-- Input start --

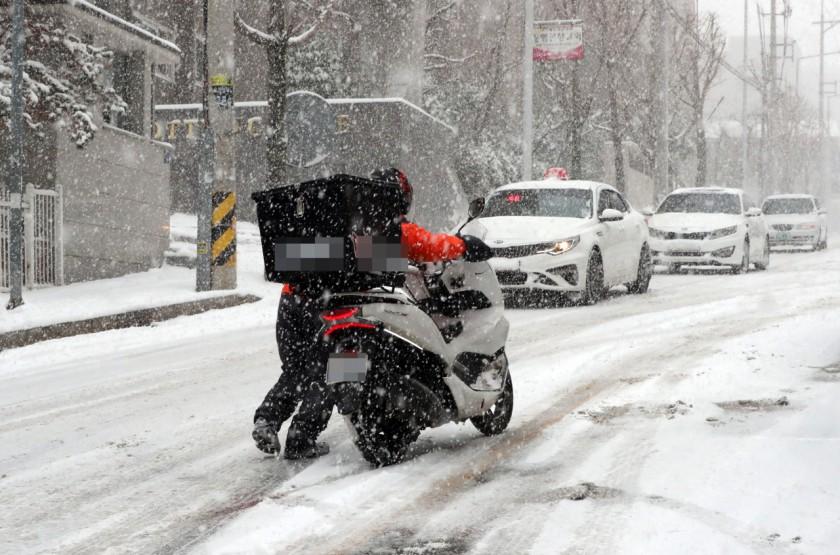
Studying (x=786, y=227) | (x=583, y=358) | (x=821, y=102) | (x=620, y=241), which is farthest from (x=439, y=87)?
(x=821, y=102)

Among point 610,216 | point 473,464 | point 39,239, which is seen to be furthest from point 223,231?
point 473,464

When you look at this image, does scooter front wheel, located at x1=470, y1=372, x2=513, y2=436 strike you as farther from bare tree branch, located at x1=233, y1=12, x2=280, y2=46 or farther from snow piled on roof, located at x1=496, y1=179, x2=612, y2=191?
bare tree branch, located at x1=233, y1=12, x2=280, y2=46

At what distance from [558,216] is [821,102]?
69789 mm

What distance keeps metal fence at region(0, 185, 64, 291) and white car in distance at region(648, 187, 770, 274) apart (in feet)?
34.8

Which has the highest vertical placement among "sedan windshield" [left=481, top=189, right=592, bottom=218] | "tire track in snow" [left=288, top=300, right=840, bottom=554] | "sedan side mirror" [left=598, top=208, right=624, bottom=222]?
"sedan windshield" [left=481, top=189, right=592, bottom=218]

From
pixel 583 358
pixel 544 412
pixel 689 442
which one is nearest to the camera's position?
pixel 689 442

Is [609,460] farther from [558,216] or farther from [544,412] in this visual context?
[558,216]

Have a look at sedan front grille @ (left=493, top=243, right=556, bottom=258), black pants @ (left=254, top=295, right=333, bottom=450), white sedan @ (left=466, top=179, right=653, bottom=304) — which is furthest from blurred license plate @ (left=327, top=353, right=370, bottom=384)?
sedan front grille @ (left=493, top=243, right=556, bottom=258)

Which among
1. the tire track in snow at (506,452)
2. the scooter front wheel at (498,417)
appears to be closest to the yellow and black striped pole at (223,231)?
the tire track in snow at (506,452)

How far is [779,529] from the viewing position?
4598 mm

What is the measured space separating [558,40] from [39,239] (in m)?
13.3

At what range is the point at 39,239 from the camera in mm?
16172

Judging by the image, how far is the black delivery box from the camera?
5457 millimetres

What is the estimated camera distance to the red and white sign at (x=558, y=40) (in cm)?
2525
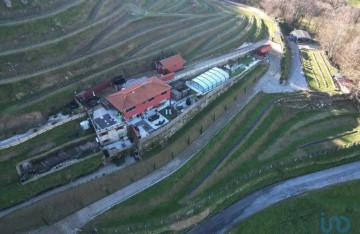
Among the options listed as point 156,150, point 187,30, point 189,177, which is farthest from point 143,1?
point 189,177

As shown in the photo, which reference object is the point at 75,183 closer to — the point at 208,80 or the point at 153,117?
the point at 153,117

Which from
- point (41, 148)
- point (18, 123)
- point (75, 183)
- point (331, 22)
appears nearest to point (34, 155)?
point (41, 148)

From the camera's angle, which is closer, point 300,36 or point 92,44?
point 92,44

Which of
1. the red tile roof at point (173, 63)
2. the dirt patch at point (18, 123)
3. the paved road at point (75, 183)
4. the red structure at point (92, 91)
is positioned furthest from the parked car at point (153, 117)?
the dirt patch at point (18, 123)

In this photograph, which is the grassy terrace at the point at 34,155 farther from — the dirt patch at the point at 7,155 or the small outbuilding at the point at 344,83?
the small outbuilding at the point at 344,83

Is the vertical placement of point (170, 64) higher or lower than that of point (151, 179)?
higher
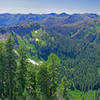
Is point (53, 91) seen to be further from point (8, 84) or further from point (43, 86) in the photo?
point (8, 84)

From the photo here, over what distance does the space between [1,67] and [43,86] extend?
1381 centimetres

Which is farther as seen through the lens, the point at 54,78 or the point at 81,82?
the point at 81,82

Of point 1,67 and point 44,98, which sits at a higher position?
point 1,67

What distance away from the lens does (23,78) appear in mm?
40094

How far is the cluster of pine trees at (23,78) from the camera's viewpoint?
3703cm

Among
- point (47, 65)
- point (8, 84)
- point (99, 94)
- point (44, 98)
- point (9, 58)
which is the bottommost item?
point (99, 94)

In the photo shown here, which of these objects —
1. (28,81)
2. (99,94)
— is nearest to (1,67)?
(28,81)

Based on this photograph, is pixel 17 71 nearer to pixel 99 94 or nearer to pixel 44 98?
pixel 44 98

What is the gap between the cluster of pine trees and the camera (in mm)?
37031

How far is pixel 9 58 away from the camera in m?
36.8

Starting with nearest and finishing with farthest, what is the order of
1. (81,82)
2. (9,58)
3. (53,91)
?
1. (9,58)
2. (53,91)
3. (81,82)

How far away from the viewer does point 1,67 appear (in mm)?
36938

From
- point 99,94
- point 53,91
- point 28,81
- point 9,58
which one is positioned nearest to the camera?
point 9,58

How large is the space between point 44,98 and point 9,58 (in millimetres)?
15822
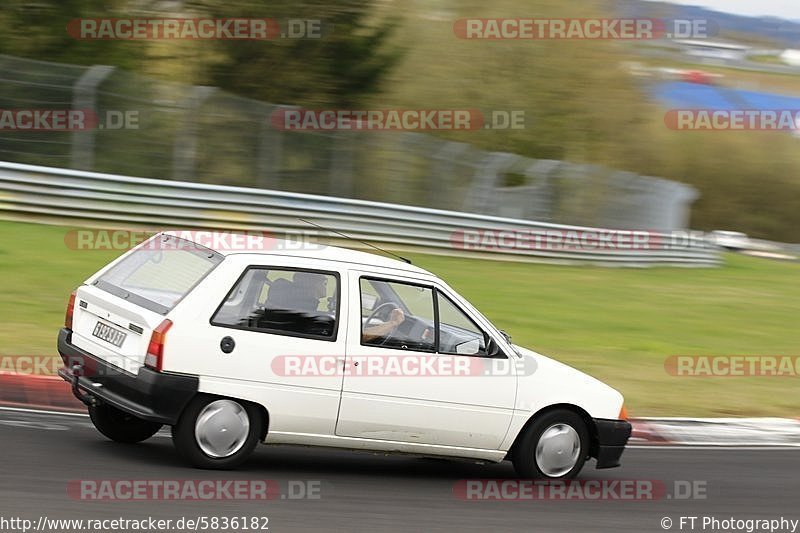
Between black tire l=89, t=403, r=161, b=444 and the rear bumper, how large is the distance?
0.72 metres

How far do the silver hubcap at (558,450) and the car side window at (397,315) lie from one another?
3.80 ft

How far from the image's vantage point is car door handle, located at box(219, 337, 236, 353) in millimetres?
7070

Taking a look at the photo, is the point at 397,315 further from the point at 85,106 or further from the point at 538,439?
the point at 85,106

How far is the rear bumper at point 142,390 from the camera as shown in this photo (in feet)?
22.6

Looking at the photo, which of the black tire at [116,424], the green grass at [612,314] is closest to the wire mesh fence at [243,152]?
the green grass at [612,314]

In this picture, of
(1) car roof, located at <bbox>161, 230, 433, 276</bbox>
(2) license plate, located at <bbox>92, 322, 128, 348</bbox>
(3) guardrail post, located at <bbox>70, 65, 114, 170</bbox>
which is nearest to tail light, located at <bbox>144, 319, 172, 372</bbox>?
(2) license plate, located at <bbox>92, 322, 128, 348</bbox>

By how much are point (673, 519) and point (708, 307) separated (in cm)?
1325

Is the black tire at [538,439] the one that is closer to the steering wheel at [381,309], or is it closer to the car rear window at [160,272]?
the steering wheel at [381,309]

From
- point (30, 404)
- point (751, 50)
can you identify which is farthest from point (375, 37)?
point (751, 50)

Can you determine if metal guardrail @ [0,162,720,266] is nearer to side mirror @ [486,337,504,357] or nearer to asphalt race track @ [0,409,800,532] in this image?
asphalt race track @ [0,409,800,532]

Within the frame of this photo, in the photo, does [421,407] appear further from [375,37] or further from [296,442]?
[375,37]

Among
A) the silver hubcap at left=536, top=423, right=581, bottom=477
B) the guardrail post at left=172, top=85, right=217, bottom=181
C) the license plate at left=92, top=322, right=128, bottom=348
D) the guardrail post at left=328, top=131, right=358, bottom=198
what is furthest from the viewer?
the guardrail post at left=328, top=131, right=358, bottom=198

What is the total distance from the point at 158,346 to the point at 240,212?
1301 centimetres

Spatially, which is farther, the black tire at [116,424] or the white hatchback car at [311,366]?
the black tire at [116,424]
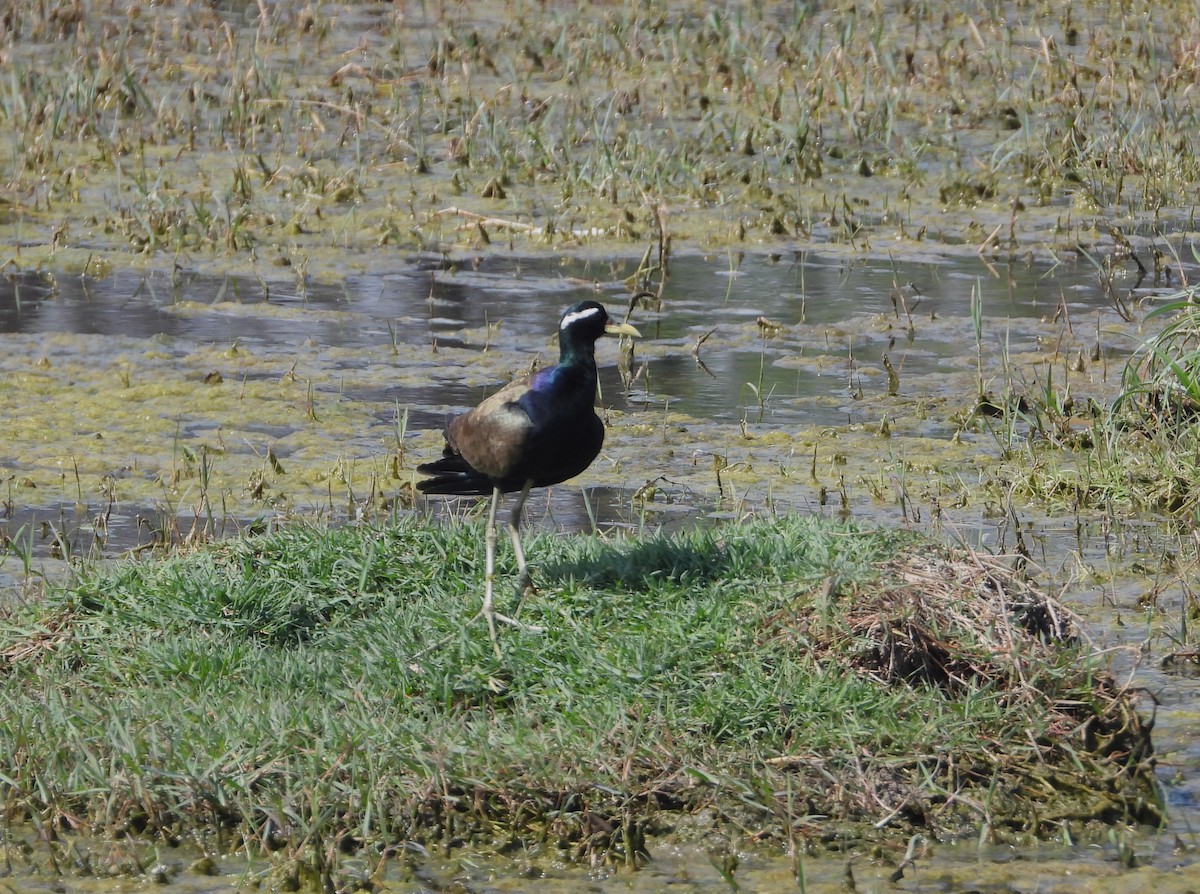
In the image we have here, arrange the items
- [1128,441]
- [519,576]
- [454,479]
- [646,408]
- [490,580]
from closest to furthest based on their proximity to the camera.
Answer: [490,580], [519,576], [454,479], [1128,441], [646,408]

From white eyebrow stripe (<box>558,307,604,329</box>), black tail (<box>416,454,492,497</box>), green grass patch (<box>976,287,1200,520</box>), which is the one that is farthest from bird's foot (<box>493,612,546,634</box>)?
green grass patch (<box>976,287,1200,520</box>)

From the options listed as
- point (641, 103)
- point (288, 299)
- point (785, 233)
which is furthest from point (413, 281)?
point (641, 103)

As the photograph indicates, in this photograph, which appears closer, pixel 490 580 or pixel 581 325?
pixel 490 580

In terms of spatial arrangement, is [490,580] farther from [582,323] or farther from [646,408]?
[646,408]

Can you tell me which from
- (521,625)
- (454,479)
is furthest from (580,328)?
(521,625)

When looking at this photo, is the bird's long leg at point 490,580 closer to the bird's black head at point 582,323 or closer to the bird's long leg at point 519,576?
the bird's long leg at point 519,576

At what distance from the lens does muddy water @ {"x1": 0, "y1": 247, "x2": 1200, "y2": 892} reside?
20.3 ft

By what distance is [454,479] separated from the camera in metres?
6.52

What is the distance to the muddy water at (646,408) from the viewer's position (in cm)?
620

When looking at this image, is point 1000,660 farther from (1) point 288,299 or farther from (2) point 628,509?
(1) point 288,299

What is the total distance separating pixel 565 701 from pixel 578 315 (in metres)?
1.30

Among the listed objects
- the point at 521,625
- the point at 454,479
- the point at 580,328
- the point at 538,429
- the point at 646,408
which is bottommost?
the point at 646,408

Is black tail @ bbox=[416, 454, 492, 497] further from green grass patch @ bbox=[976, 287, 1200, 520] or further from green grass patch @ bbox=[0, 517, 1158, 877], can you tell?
green grass patch @ bbox=[976, 287, 1200, 520]

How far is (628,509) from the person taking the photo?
8.06 m
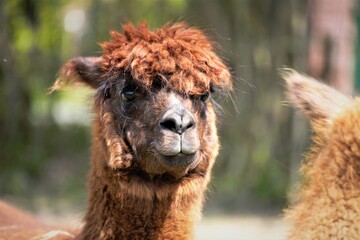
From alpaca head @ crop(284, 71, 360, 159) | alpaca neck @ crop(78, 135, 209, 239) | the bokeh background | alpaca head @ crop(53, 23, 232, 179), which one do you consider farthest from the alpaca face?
the bokeh background

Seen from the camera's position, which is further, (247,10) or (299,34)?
(247,10)

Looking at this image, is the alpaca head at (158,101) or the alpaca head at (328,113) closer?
the alpaca head at (328,113)

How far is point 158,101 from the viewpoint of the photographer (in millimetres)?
4980

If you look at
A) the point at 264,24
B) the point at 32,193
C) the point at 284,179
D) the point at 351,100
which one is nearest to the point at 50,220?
the point at 32,193

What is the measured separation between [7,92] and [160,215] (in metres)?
12.7

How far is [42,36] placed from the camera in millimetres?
21594

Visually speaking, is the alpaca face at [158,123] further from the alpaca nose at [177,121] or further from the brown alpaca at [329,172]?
the brown alpaca at [329,172]

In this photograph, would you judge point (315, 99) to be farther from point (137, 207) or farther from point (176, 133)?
point (137, 207)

-- Input end --

> **Exercise brief**: Quote the items word for word from the line with "Spatially, which is" to the line with "Answer: [490,580], [519,576], [454,479], [1128,441], [646,408]", including both of those lines. Leave the pictures out of your answer.

> **Exercise output**:
Spatially, which is farther, the black tire at [116,424] or the white hatchback car at [311,366]?
the black tire at [116,424]
In the image we have here, arrange the items
- [1128,441]
- [519,576]
- [454,479]
- [646,408]
- [490,580]
from closest to furthest based on their proximity to the camera.
Answer: [490,580], [519,576], [454,479], [1128,441], [646,408]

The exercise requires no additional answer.